If there is one race track inextricably linked to Atlanta Motor Speedway's Thursday Thunder series, it is six hours and two states north in the epicenter of American racing. As well as any driver may perform in the "Thunder Ring" at AMS, the path to a career in NASCAR inevitably weaves toward Lowes Motor Speedway, toward Charlotte, N.C., toward the home of the majority of ownership groups that prop up the industry's most recognizable stars.

AMS and Lowes are united both by the company that owns them (Speedway Motorsports Inc.) and that many of Thursday Thunder's successful drivers test their skills at both tracks.

Ostensibly both tracks seem similar. The common ownership of Sppeedway Motorsports Inc. ensures those similarities. They are flat, quarter-mile short tracks designed around pit row. Thursday Thunder and Lowe's Tuesday night Summer Shootout series run through the summer for nearly the same duration. And the goal of each is to help young drivers develop and offer an affordable and entertaining event.

"Much like you would see similarities if you went to our different Sprint Cup races, you see a lot of those similarities roll over into our short-track programs as well," AMS Race and Competition Director Brandon Hutchison said. "We are very focused on the entertainment factor that this style of racing provides."

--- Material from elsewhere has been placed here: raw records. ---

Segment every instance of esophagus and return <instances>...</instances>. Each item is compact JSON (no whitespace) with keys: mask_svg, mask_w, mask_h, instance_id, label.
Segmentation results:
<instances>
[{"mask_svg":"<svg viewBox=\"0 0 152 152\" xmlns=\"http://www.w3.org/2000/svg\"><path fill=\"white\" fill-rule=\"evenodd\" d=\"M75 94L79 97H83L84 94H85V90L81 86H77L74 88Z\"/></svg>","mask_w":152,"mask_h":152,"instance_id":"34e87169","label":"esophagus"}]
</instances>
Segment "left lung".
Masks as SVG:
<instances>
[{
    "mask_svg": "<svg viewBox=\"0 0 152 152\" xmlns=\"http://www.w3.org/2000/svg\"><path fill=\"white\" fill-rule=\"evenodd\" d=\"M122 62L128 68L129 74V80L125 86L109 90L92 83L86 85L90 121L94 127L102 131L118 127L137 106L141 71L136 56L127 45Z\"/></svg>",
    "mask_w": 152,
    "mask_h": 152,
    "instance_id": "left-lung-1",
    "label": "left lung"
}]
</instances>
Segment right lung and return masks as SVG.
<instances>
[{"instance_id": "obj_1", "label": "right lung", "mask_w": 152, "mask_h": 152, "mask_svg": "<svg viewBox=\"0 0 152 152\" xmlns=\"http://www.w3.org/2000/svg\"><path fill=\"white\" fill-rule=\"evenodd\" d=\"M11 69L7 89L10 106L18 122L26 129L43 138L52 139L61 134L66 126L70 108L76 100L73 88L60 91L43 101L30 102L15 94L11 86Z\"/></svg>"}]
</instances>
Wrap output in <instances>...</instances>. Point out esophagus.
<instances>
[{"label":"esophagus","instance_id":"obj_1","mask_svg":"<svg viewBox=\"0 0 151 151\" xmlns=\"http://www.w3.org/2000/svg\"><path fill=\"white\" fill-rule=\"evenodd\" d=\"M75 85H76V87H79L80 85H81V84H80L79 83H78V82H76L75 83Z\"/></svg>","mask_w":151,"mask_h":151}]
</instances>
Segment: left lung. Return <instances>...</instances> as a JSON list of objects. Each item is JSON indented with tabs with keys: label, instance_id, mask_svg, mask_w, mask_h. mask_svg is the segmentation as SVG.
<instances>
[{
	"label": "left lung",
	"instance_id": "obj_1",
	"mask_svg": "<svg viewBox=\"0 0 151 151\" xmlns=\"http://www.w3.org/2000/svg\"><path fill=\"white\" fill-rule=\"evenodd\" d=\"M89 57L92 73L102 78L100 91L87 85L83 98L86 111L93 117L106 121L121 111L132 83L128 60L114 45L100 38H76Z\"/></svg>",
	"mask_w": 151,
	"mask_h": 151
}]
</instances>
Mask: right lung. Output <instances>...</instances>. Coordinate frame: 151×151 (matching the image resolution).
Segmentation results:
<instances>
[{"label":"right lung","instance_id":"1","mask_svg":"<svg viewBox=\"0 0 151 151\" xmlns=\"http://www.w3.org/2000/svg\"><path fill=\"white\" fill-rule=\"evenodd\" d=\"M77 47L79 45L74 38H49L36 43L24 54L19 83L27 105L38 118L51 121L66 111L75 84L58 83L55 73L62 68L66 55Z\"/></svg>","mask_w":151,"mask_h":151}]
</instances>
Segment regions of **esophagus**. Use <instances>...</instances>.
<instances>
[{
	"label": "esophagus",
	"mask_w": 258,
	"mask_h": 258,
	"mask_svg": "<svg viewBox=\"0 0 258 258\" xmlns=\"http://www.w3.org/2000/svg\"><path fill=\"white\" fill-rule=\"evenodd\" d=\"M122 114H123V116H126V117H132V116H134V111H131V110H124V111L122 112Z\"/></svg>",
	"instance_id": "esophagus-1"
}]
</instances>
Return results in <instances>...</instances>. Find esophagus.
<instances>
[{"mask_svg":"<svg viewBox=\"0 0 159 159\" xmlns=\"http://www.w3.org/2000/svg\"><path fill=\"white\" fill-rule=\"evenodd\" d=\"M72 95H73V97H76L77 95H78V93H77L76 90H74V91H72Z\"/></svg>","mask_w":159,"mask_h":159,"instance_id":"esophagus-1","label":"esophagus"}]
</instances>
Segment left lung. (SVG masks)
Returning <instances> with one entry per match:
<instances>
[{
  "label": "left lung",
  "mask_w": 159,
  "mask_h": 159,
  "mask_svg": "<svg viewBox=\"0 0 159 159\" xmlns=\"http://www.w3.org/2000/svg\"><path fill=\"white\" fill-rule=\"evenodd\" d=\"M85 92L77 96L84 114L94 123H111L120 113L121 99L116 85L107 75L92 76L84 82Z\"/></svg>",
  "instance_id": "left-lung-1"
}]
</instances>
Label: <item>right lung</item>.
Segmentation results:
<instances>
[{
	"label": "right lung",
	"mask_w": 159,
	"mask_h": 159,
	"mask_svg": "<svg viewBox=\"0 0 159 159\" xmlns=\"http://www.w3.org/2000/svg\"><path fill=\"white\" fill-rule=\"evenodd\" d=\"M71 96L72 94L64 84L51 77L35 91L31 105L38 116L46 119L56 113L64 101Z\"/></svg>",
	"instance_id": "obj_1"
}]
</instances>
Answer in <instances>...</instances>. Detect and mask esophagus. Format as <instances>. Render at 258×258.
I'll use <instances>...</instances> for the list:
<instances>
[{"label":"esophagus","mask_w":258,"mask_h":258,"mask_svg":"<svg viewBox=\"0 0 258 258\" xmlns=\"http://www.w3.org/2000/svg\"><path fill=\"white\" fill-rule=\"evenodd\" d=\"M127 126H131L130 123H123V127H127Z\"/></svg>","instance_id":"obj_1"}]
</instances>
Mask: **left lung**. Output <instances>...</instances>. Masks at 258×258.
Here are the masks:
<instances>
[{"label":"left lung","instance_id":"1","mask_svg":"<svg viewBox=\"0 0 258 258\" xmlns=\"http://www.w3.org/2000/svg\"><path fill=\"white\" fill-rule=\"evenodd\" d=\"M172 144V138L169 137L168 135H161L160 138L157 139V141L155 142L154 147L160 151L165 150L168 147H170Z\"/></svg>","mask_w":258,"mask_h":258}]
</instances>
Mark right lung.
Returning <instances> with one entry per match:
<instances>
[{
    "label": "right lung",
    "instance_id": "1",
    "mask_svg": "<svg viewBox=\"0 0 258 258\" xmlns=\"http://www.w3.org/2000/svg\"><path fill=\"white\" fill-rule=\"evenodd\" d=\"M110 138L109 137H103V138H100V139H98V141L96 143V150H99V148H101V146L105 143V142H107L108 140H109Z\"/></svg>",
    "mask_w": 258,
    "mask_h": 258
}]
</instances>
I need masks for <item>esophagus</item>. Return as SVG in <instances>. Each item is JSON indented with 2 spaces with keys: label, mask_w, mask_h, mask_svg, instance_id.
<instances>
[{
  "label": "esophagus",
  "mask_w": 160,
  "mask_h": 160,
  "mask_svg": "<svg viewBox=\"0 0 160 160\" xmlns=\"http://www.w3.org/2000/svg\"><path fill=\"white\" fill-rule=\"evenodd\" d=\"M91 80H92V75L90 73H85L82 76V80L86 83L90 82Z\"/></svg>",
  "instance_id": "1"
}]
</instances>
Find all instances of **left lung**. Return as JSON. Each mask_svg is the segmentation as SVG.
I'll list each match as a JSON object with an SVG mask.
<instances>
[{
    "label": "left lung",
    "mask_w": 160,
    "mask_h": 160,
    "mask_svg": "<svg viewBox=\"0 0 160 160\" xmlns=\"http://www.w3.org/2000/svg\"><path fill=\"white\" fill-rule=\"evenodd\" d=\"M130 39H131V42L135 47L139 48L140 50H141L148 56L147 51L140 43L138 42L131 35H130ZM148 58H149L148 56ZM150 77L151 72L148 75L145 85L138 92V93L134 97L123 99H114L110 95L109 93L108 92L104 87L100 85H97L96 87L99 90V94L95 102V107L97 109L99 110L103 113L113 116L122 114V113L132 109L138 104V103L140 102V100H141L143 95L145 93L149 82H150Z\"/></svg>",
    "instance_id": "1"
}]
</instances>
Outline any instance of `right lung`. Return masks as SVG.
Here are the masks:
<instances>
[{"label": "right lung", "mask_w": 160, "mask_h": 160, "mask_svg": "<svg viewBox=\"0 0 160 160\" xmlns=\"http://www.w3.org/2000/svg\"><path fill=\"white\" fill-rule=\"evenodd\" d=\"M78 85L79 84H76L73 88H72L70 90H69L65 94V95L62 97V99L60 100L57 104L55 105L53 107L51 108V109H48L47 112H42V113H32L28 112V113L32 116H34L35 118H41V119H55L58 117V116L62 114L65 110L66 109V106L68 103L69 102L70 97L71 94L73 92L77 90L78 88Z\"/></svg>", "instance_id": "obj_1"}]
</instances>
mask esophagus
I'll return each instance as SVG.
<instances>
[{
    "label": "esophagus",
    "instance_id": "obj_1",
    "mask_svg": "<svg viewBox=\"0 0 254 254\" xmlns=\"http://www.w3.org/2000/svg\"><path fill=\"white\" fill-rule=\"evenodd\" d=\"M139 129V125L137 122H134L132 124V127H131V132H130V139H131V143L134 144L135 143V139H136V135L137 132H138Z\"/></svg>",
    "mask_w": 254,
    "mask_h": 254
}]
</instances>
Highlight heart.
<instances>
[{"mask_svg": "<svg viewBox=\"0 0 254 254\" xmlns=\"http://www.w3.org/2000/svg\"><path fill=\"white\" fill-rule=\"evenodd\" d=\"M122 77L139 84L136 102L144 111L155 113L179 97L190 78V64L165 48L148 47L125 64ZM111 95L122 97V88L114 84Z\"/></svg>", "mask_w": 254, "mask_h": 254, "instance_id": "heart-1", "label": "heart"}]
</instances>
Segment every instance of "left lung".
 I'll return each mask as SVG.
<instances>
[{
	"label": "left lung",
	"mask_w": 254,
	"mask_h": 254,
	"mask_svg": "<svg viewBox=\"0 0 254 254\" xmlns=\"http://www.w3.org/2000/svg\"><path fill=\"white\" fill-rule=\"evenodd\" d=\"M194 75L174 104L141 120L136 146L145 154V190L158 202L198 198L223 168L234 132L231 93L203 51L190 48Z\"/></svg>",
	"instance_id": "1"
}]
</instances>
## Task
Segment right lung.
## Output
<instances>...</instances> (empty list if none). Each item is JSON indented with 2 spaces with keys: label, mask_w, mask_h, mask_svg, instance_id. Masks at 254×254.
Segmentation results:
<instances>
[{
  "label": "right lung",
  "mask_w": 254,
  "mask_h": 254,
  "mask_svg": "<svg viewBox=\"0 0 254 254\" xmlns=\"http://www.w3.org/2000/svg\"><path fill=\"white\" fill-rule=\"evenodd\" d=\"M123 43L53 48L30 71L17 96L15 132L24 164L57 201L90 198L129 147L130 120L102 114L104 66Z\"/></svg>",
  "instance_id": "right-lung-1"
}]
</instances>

But racers find Lowes at Charlotte a fierce animal to conquer, and their families acknowledge there are stark differences in the actual racing experience between the two tracks.

Zac Kittle, who drives for David Ragan and races in Thursday Thunder's Pro division, just began racing in Charlotte this season. At AMS he's encounter tough scrutiny over the amount of wrecks in races and the contact that drivers make with one another.

At Lowes, wrecks and contact are typical of its Legends races, which he attributes to both the larger size of the fields and the greater intensity of the drivers who live within the lure of NASCAR stardom that seems so reachable in Charlotte.

"There's just so many cars," Kittle said, "that everyone's so competitive and so close. You have to be on the wheel every lap, and you have to be extremely aggressive. There's just so many cars that you're going to get wrecked twice out of the 10 races. There's so many cars."

Though the driving may be more aggressive in Charlotte, some drivers consider the "Thunder Ring" at AMS more challenging and thus driver-friendly. Charlotte's short-track is smoother, has easier transitions and wider turns, drivers say. AMS has tighter turns, not slight embankments on the turns and a slight dip going into turn three.

"Charlotte to me is easier to drive," AMS President Ed Clark said. "It's a little shorter, a little flatter, has a little more bank to it."

"(AMS) is definitely a harder track," said Winston-Salem, N.C., native John Holleman III. "But it's a lot more fun. The competition's better. The track's more for drivers and not for fans."

And Holleman's mother, Vicki, said AMS's racing experience is superior to Charlotte's in the way it treats the drivers and their families.

"People are a lot nicer down here," Vicki said. "Everyone's friendlier. It's more of a family environment. In Charlotte, people are no where near as friendly. We love it down here. We wish AMS was closer to home."